If you’ve got to be away from camp for a while and would like to find a hot meal waiting for you when you return, the first thing you need to do is grab a shovel. Next, dig a pit in the ground and line the bottom and the sides with rocks. The lined pit should be four to six inches wider than the dutch oven and deep enough so that the oven can be buried and covered with four to six inches of dirt.
Build a fire in the pit and let it burn down to a bed of hot coals. This will heat the pit and the rocks and leave hot coals for cooking. Prepare the roast, vegetables, stew, bread, or whatever you want to come home to, and put it in the oven. Remove some of the hot coals from the pit and place the dutch oven, with its lid on, in the pit. Put hot coals on top of the oven, and then bury it under four to six inches of dirt. It can be left unattended throughout the day, and the food will be cooked and hot when you return. If properly planned, a whole meal can be prepared this way, and it’s delicious!
Caution: Unless you like fireworks, don’t use limestone, sandstone, or other porous rocks that may contain moisture. When rocks with moisture in them are heated, the moisture expands into steam, and the rocks explode!
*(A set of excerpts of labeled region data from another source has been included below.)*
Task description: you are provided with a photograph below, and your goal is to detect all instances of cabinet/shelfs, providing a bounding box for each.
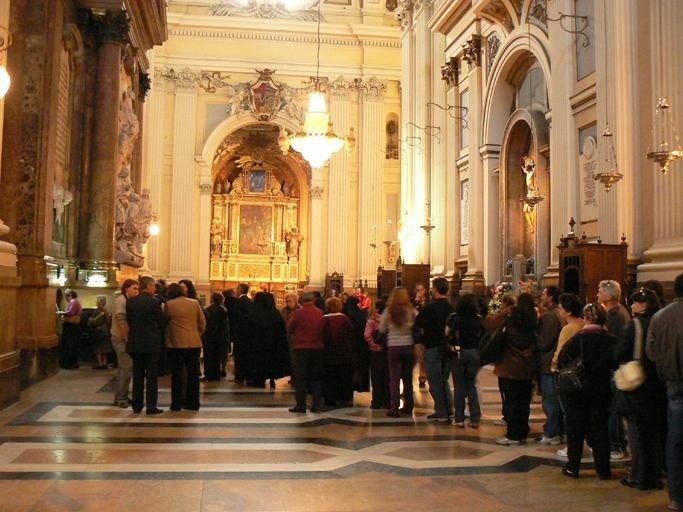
[555,216,628,309]
[377,266,396,300]
[325,271,344,296]
[395,256,430,301]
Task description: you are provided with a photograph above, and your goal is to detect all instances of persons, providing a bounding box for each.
[519,161,537,234]
[200,278,484,429]
[58,275,207,415]
[115,166,160,252]
[484,273,683,512]
[52,189,73,224]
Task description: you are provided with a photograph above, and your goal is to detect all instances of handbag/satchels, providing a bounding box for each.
[372,328,387,344]
[460,317,504,363]
[612,360,645,392]
[551,361,591,414]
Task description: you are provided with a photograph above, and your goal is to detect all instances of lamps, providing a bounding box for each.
[519,0,545,211]
[0,24,13,98]
[646,0,683,175]
[149,210,160,236]
[278,0,355,170]
[592,0,624,192]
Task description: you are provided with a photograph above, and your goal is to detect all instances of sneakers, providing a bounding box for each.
[556,447,682,510]
[491,416,568,445]
[113,397,201,415]
[199,369,277,389]
[54,358,109,372]
[415,382,427,392]
[288,400,481,429]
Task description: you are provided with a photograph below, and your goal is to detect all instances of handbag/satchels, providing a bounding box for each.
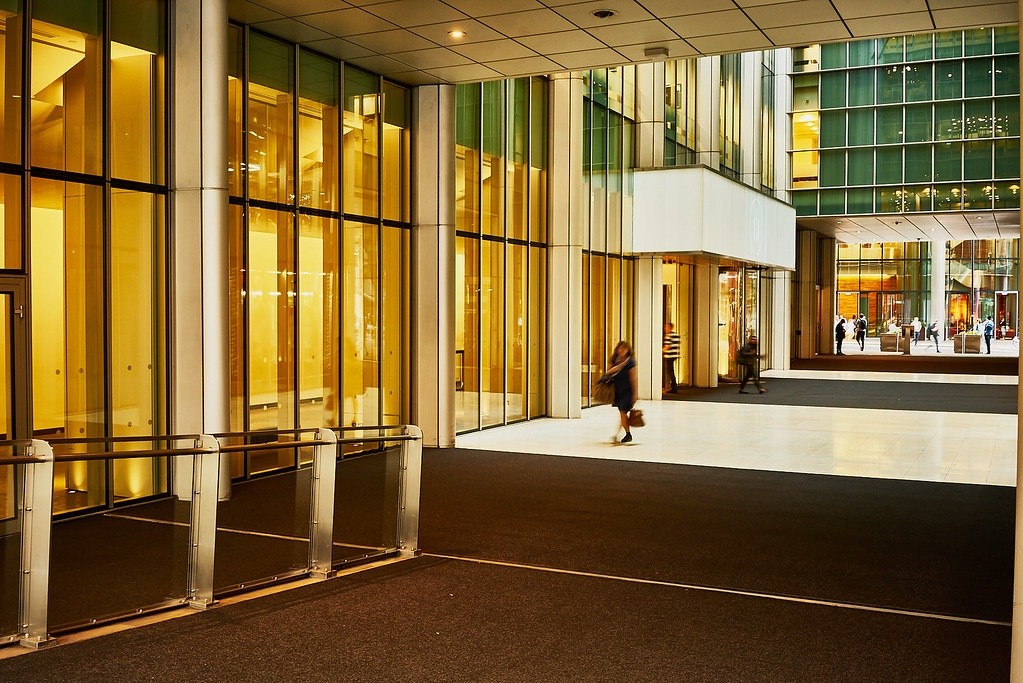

Remember—you can cook anything in a dutch oven that you can cook with the most expensive kitchen range ever made, and the dutch oven delicacy will probably taste better, especially considering that you get to eat it out-of-doors. Dutch oven cooking is an art, however, and like all arts, it takes time and experience to perfect your skills. But if you want to eat like a king while living in a tent, it’s more than worth the effort.